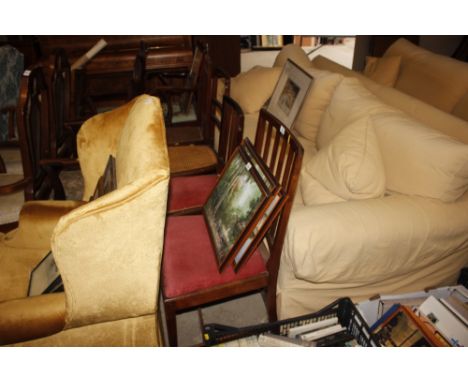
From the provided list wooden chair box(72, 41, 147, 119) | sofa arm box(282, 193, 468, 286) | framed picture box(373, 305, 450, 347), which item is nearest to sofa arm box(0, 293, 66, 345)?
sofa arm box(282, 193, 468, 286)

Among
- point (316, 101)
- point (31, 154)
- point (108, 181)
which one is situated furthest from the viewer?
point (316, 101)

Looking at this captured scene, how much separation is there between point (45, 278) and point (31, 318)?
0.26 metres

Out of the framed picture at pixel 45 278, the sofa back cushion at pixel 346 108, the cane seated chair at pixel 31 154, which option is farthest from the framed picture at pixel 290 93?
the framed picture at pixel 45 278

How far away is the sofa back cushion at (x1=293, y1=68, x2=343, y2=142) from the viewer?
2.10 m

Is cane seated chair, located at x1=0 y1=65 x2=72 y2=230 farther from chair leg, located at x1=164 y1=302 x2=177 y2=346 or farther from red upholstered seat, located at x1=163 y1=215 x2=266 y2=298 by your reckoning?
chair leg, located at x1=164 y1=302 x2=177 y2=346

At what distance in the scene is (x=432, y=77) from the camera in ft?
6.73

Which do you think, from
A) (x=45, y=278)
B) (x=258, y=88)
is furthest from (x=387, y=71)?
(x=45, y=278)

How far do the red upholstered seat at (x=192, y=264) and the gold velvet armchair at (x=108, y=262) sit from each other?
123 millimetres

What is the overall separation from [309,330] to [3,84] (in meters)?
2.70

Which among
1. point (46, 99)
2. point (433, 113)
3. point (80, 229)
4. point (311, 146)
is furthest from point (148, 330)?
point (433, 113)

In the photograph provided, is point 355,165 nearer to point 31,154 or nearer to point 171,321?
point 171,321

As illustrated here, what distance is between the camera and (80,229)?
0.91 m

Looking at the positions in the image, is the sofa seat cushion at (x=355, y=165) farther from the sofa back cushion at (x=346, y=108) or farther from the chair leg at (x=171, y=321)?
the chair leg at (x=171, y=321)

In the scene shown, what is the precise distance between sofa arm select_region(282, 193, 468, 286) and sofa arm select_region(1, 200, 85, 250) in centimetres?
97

+--

Exercise prompt: Write out every line of the items above as a numbered list, skipping blank lines and leaving out the pictures.

Task result:
1. From the provided list wooden chair box(72, 41, 147, 119) | sofa arm box(282, 193, 468, 286) | framed picture box(373, 305, 450, 347), which item is nearest to sofa arm box(0, 293, 66, 345)?
2. sofa arm box(282, 193, 468, 286)
3. Among
4. - point (316, 101)
5. - point (31, 154)
6. - point (108, 181)
7. which one is situated furthest from the viewer?
8. point (316, 101)
9. Looking at this captured scene, how much separation is there between point (45, 278) and point (31, 318)?
10. 0.26 metres
11. Out of the framed picture at pixel 45 278, the sofa back cushion at pixel 346 108, the cane seated chair at pixel 31 154, which option is farthest from the framed picture at pixel 290 93?
12. the framed picture at pixel 45 278
13. How far away is the sofa back cushion at (x1=293, y1=68, x2=343, y2=142) from the viewer?
14. 2.10 m
15. Is cane seated chair, located at x1=0 y1=65 x2=72 y2=230 farther from chair leg, located at x1=164 y1=302 x2=177 y2=346 or farther from red upholstered seat, located at x1=163 y1=215 x2=266 y2=298 by your reckoning?
16. chair leg, located at x1=164 y1=302 x2=177 y2=346
17. At what distance in the scene is (x=432, y=77) from the camera in ft?
18. 6.73
19. Which do you think, from
20. A) (x=45, y=278)
21. B) (x=258, y=88)
22. is furthest from (x=387, y=71)?
23. (x=45, y=278)
24. How far do the red upholstered seat at (x=192, y=264) and the gold velvet armchair at (x=108, y=262) sit from each other?
25. 123 millimetres
26. What is the overall separation from [309,330] to [3,84] (in meters)?
27. 2.70
28. Which among
29. 1. point (46, 99)
30. 2. point (433, 113)
31. 3. point (80, 229)
32. 4. point (311, 146)
33. is furthest from point (148, 330)?
34. point (433, 113)
35. In the photograph provided, is point 355,165 nearer to point 31,154 or nearer to point 171,321?
36. point 171,321
37. As illustrated here, what distance is between the camera and (80,229)?
38. 0.91 m
39. Looking at the positions in the image, is the sofa seat cushion at (x=355, y=165) farther from the sofa back cushion at (x=346, y=108) or farther from the chair leg at (x=171, y=321)?
40. the chair leg at (x=171, y=321)
41. In the scene shown, what is the precise distance between sofa arm select_region(282, 193, 468, 286) and sofa arm select_region(1, 200, 85, 250) in centimetres?
42. 97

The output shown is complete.